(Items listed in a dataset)
— BEGIN —

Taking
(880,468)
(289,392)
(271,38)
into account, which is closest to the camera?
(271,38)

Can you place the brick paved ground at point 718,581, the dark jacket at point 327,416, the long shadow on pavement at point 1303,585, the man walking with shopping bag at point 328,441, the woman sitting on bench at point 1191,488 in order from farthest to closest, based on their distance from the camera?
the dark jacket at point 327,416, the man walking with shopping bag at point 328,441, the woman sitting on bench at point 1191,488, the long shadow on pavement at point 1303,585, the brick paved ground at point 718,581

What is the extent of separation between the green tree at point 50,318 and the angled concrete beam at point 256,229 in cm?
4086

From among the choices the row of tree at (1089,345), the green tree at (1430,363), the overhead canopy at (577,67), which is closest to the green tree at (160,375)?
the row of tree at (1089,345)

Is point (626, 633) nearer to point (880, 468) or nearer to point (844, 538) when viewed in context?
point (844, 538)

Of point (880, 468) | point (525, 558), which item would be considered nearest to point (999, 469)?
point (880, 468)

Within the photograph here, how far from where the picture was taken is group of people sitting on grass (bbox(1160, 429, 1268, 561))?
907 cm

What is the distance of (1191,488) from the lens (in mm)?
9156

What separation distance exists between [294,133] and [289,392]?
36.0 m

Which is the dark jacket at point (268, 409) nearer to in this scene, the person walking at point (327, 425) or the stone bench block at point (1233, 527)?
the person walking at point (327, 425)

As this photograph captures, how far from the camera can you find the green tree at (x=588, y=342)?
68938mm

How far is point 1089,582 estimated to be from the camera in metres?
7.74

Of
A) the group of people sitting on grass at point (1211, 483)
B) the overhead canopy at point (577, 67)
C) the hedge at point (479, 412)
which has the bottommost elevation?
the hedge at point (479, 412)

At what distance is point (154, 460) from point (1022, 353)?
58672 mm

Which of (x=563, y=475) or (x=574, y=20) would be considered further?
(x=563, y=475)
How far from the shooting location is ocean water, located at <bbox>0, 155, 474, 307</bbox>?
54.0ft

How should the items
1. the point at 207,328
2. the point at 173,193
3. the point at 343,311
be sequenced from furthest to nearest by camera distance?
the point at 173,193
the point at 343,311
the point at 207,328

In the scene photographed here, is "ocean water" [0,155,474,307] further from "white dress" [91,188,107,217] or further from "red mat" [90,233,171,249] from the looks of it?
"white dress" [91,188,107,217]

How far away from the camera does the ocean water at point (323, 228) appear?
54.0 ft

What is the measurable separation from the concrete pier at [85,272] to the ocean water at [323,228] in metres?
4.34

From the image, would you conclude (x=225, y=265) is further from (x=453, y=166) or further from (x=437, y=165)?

— END —

• **Stated exercise**:
Extract every entry in the listing word for word.

• **Solution for this exercise**:
Taking
(880,468)
(289,392)
(271,38)
into account, which is closest to the camera?
(271,38)

Can you place the brick paved ground at point 718,581, the dark jacket at point 327,416, the long shadow on pavement at point 1303,585, the man walking with shopping bag at point 328,441, the woman sitting on bench at point 1191,488 in order from farthest to closest, based on their distance from the camera?
the dark jacket at point 327,416, the man walking with shopping bag at point 328,441, the woman sitting on bench at point 1191,488, the long shadow on pavement at point 1303,585, the brick paved ground at point 718,581

What is the extent of separation between the green tree at point 50,318 and the angled concrete beam at point 256,229 in cm?
4086

From among the choices the row of tree at (1089,345), the green tree at (1430,363), the overhead canopy at (577,67), which is closest to the green tree at (160,375)?
the row of tree at (1089,345)

Is point (626, 633) nearer to point (880, 468) or nearer to point (844, 538) when viewed in context?
point (844, 538)

Of point (880, 468) | point (525, 558), which item would be considered nearest to point (999, 469)?
point (880, 468)

Within the photograph here, how far from where the picture was taken is group of people sitting on grass (bbox(1160, 429, 1268, 561))?
907 cm

What is the distance of (1191,488) from the lens (in mm)?
9156

What separation distance exists between [294,133] and [289,392]?
36.0 m

Which is the dark jacket at point (268, 409) nearer to in this scene, the person walking at point (327, 425) or the stone bench block at point (1233, 527)?
the person walking at point (327, 425)

As this photograph captures, how far from the camera can you find the green tree at (x=588, y=342)?
68938mm

How far is point 1089,582 estimated to be from the camera in metres?
7.74

Of
A) the group of people sitting on grass at point (1211, 483)
B) the overhead canopy at point (577, 67)
C) the hedge at point (479, 412)
which has the bottommost elevation?
the hedge at point (479, 412)

At what distance is point (154, 460) from point (1022, 353)?
58672 mm

Which of (x=563, y=475) or (x=574, y=20) would be considered further?
(x=563, y=475)
How far from the shooting location is ocean water, located at <bbox>0, 155, 474, 307</bbox>?
54.0ft

How should the items
1. the point at 207,328
2. the point at 173,193
3. the point at 343,311
be sequenced from furthest to nearest by camera distance?
the point at 173,193
the point at 343,311
the point at 207,328

In the scene photographed here, is "ocean water" [0,155,474,307] further from "white dress" [91,188,107,217] or further from "red mat" [90,233,171,249] from the looks of it?
"white dress" [91,188,107,217]

How far away from the camera does the ocean water at point (323, 228) appear?
54.0 ft

What is the measurable separation from the concrete pier at [85,272] to the ocean water at [323,228] in metres?
4.34

From the image, would you conclude (x=225, y=265) is further from (x=453, y=166) or further from (x=437, y=165)?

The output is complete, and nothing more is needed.